Quote the lines from the one containing "In the given" through the one containing "60741 millimetres", inclusive, without any changes.
>> START Given records
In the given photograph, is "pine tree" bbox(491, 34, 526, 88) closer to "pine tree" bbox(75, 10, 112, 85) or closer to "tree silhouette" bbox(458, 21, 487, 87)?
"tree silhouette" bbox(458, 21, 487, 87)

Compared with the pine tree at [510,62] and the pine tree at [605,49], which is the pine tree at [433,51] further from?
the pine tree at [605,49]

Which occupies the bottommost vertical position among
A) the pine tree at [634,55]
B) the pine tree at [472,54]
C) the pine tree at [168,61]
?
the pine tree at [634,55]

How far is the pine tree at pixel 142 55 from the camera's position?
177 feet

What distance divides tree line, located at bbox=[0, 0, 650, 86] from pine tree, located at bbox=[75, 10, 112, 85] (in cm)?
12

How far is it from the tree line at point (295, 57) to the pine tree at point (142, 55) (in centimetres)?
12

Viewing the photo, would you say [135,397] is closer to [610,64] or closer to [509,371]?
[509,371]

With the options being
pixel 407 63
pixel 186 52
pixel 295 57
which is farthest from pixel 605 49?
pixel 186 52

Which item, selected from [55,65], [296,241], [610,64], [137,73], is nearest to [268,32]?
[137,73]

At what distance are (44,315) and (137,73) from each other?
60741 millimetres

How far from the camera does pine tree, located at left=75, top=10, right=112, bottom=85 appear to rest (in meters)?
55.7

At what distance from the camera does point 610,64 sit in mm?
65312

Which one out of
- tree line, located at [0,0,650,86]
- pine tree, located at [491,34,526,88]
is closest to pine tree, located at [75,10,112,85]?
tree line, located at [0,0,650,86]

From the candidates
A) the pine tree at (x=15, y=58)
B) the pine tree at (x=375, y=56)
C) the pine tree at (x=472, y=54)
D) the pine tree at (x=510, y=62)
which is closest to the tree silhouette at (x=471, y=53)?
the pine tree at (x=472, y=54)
>> END Given records
>> START Given records
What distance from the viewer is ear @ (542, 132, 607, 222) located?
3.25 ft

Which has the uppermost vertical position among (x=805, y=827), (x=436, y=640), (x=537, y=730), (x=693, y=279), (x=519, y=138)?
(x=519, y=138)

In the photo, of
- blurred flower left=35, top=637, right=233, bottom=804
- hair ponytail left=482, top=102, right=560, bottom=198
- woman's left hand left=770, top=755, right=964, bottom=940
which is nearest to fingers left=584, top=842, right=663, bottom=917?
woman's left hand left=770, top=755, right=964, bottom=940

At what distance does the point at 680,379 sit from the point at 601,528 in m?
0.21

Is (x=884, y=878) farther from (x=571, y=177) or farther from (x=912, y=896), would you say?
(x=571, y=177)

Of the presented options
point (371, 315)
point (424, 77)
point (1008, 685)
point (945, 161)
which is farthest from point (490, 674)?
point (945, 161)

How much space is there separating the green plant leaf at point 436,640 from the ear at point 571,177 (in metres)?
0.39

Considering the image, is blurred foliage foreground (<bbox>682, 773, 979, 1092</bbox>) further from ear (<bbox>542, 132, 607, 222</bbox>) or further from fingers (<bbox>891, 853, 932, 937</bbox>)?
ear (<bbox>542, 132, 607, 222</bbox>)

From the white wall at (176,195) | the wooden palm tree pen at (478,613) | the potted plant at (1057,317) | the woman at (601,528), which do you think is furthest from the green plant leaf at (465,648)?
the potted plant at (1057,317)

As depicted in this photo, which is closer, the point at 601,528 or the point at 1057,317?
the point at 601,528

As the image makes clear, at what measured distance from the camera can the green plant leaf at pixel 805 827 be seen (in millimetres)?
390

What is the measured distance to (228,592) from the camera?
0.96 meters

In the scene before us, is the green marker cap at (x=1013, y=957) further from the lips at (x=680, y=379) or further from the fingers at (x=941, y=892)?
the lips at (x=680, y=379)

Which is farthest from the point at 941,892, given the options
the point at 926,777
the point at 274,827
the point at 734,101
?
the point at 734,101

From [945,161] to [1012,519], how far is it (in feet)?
>> END Given records
>> START Given records
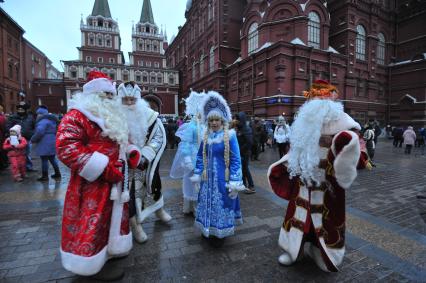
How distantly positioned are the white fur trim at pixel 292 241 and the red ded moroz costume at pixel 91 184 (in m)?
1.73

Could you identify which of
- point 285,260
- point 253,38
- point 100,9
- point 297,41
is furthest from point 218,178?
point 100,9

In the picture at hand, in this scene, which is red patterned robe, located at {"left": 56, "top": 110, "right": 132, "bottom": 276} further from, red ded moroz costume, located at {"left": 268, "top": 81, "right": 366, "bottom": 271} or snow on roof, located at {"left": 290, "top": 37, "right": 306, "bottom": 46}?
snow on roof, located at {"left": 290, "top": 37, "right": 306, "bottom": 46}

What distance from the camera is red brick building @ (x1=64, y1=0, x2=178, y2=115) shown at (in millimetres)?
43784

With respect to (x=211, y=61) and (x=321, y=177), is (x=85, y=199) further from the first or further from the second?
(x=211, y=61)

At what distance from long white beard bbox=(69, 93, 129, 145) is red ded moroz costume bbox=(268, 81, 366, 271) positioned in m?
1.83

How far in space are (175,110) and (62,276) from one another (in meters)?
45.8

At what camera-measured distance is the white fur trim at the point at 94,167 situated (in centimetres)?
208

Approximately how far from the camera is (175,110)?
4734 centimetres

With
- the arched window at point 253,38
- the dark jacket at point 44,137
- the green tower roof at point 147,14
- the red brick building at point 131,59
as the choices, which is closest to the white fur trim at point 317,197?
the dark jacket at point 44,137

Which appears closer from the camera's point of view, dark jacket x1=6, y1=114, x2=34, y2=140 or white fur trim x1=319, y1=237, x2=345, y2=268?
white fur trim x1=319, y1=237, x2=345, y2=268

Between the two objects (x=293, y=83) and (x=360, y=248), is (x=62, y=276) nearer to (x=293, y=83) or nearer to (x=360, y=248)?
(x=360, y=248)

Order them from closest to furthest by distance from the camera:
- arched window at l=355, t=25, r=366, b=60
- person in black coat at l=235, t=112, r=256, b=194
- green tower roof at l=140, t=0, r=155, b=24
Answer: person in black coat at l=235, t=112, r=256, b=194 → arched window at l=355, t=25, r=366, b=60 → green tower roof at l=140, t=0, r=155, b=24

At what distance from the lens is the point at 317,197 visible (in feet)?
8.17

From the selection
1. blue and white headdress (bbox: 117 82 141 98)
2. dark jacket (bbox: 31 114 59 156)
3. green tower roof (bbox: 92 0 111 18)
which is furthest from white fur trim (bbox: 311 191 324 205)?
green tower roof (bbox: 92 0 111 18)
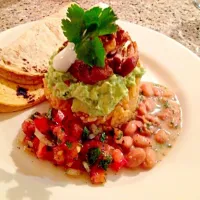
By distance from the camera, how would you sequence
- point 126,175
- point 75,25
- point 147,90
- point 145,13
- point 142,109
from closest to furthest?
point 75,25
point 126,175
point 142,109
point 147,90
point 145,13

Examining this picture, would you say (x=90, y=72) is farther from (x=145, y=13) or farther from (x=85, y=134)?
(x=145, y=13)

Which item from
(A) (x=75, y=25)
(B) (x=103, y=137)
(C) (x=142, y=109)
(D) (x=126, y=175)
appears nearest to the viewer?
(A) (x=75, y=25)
>> END Given records
**Complete response**
In the given photograph, is "pine tree" bbox(491, 34, 526, 88) closer to "pine tree" bbox(75, 10, 112, 85) or closer to "tree silhouette" bbox(458, 21, 487, 87)?
"tree silhouette" bbox(458, 21, 487, 87)

Compared with the pine tree at [510,62] and the pine tree at [605,49], which is the pine tree at [433,51] further from?
the pine tree at [605,49]

Which occupies the bottommost vertical position among
A) the pine tree at [634,55]
B) the pine tree at [472,54]
C) the pine tree at [168,61]
?
the pine tree at [634,55]

How far is the pine tree at pixel 142 55 from the camera's position?
177 feet

What distance divides tree line, located at bbox=[0, 0, 650, 86] from pine tree, located at bbox=[75, 10, 112, 85] (in cm)?
12

How far is it from the tree line at point (295, 57) to the pine tree at point (142, 55) (in centimetres)?
12

Viewing the photo, would you say [135,397] is closer to [610,64] or closer to [509,371]?
[509,371]

With the options being
pixel 407 63
pixel 186 52
pixel 295 57
which is farthest from pixel 605 49?
pixel 186 52

Which item, selected from [55,65], [296,241], [610,64], [137,73], is nearest to [268,32]?
[137,73]

At what distance are (44,315) and (137,73) from each other?
60741 millimetres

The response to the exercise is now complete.